Di sisi lain, pendudukan dan agresi Israel terhadap Palestina telah berlangsung lebih dari 77 tahun, sejak peristiwa Nakba tahun 1948. Serangan yang dimulai pada 7 Oktober 2023 memicu eskalasi besar-besaran, menjadikan periode ini sebagai salah satu tragedi kemanusiaan paling mematikan dalam sejarah modern.
Dalam waktu kurang dari satu tahun, PBB mencatat lebih dari 151.000 warga Palestina mengalami luka-luka, dan 61.158 tewas. Serangan terus berlangsung hingga 2025, mencerminkan pola kekerasan yang berlangsung lama dan tidak terselesaikan.
Holokaus menewaskan sekitar satu juta anak Yahudi, sebuah tragedi kemanusiaan yang meninggalkan luka sejarah dalam. Namun dalam konteks Gaza, angka kematian anak-anak menunjukkan tingkat kehancuran yang mengejutkan dalam waktu yang jauh lebih singkat.
Sejak Oktober 2023 hingga pertengahan 2025, tercatat 15.162 anak Palestina tewas, 12.000 mengalami luka-luka, dan sekitar 19.000 menjadi yatim piatu.
Respons Dunia dan Hukum Internasional
Setelah Perang Dunia II, para pelaku Holokaus diadili dalam Pengadilan Nuremberg dan dunia secara luas mengakui genosida Nazi sebagai kejahatan kemanusiaan terbesar abad ke-20. Holokaus dijadikan simbol universal tentang pentingnya keadilan dan HAM global.
Namun dalam kasus Gaza, respons internasional jauh dari memadai. Meski Mahkamah Pidana Internasional (ICC) telah mengeluarkan surat perintah penangkapan terhadap Perdana Menteri Israel, Benjamin Netanyahu, pada Mei 2024, serta Dewan Keamanan PBB telah mengesahkan Resolusi 2417 (2018) yang melarang kelaparan sebagai senjata perang, pelanggaran oleh Israel tetap berlangsung.

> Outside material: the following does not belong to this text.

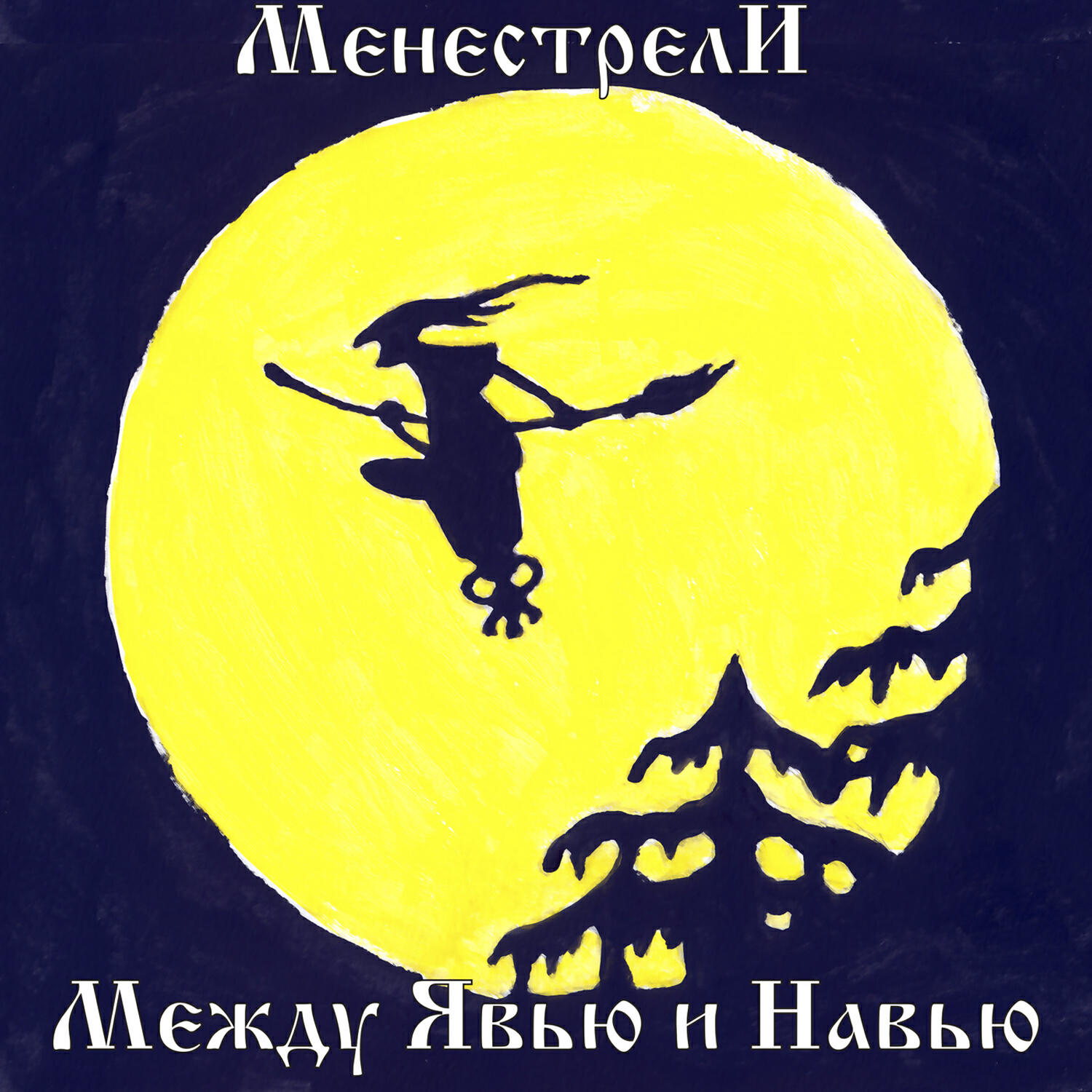 Релиз Между Явью и Навью (Remaster 2024)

Blokade tetap diberlakukan, bantuan kemanusiaan terhambat, dan serangan terhadap warga sipil berlanjut. Negara-negara Barat, terutama Amerika Serikat, dianggap menerapkan standar ganda: mengecam Holokaus, tetapi membiarkan kejahatan yang terjadi di Gaza berlangsung tanpa konsekuensi nyata.

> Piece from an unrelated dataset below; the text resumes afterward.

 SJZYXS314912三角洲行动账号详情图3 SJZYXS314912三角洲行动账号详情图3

Ironisnya, negara Israel yang lahir dari trauma Holokaus kini dituduh melakukan tindakan yang mencerminkan pola kekejaman serupa terhadap rakyat Palestina. Bahkan, mantan menteri Israel Yoav Gallant secara terbuka menyatakan bahwa tujuan serangan Israel adalah untuk “mengembalikan Gaza ke era kegelapan.” Ungkapan ini memperkuat anggapan bahwa penderitaan warga Palestina bukan semata akibat konflik, tetapi hasil dari strategi penghancuran yang disengaja dan sistematis.
Genosida Nazi dan kekerasan sistematis Israel terhadap Palestina sama-sama merupakan kejahatan kemanusiaan yang tak terbantahkan. Perbedaannya terletak pada konteks dan respons global. Di era ketika dunia telah memiliki instrumen hukum dan HAM yang lebih canggih, kegagalan menghentikan tragedi ini menjadi cermin kegagalan moral global.